### Directions
Update only the data running from the line that contains "this 474×266 image." through the line that contains "rusty metal surface [169, 70, 446, 288]", inclusive, and give those lines again with "damaged or defective" replaced by "broken or faulty" and everything else unchanged.
── Supplied material ──
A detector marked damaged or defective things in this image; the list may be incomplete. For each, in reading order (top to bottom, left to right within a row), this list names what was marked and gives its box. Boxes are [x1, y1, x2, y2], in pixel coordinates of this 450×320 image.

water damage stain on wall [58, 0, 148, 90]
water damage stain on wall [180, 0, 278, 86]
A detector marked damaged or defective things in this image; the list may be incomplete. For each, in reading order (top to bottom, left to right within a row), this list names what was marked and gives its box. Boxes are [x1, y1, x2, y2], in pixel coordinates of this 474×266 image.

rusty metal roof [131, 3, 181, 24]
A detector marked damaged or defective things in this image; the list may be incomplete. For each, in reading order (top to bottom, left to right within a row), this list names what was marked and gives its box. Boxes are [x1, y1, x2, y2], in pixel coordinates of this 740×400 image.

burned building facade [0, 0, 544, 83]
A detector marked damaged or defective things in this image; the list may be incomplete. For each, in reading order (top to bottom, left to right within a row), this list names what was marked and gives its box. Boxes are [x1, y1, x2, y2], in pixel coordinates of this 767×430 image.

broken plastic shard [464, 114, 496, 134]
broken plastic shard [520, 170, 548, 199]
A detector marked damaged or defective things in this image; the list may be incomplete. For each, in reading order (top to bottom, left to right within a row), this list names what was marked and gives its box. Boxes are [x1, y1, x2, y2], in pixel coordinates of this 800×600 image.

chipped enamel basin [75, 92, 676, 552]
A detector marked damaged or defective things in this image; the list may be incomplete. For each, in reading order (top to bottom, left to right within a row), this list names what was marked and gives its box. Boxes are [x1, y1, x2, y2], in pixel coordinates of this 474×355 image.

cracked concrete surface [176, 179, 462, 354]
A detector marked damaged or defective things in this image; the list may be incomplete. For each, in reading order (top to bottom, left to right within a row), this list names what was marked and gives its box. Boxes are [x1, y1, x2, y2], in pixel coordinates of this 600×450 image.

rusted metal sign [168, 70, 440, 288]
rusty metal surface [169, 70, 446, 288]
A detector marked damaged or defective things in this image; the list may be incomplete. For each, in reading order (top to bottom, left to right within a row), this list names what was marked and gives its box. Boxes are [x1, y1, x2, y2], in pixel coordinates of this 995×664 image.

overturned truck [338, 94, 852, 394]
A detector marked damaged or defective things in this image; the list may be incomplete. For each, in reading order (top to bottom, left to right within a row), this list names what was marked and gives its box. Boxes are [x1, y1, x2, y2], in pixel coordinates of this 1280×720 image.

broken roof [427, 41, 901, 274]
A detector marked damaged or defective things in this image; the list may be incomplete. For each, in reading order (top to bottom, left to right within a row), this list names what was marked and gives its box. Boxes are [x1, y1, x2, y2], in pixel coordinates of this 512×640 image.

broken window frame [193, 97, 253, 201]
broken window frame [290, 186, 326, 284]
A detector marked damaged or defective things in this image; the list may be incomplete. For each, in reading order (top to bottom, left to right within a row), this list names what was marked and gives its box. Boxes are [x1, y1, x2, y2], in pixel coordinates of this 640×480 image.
───
### Solved exercise
A detector marked broken or faulty things in this image; the list may be incomplete. For each, in reading order (top to bottom, left to right within a row), this list names what was marked and gives its box. Boxes are [x1, y1, x2, y2], in pixel coordinates of this 474×266 image.

rusty metal roof [131, 3, 181, 24]
A detector marked broken or faulty things in this image; the list may be incomplete. For each, in reading order (top to bottom, left to right within a row), this list names what was marked and gives its box. Boxes are [x1, y1, x2, y2], in pixel coordinates of this 740×400 image.

burned building facade [0, 0, 544, 83]
A detector marked broken or faulty things in this image; the list may be incomplete. For each, in reading order (top to bottom, left to right within a row), this list names what was marked and gives its box. Boxes are [x1, y1, x2, y2], in pixel coordinates of this 767×430 image.

broken plastic shard [464, 114, 496, 134]
broken plastic shard [520, 170, 548, 199]
A detector marked broken or faulty things in this image; the list may be incomplete. For each, in reading order (top to bottom, left to right within a row), this list names what was marked and gives its box. Boxes are [x1, y1, x2, y2], in pixel coordinates of this 800×600 image.

chipped enamel basin [75, 92, 676, 552]
A detector marked broken or faulty things in this image; the list may be incomplete. For each, in reading order (top to bottom, left to right within a row), this list names what was marked and gives its box. Boxes are [x1, y1, x2, y2], in pixel coordinates of this 474×355 image.

cracked concrete surface [176, 179, 462, 354]
A detector marked broken or faulty things in this image; the list may be incomplete. For each, in reading order (top to bottom, left to right within a row), this list names what was marked and gives its box. Boxes are [x1, y1, x2, y2], in pixel coordinates of this 600×450 image.

rusted metal sign [168, 70, 440, 288]
rusty metal surface [169, 70, 446, 288]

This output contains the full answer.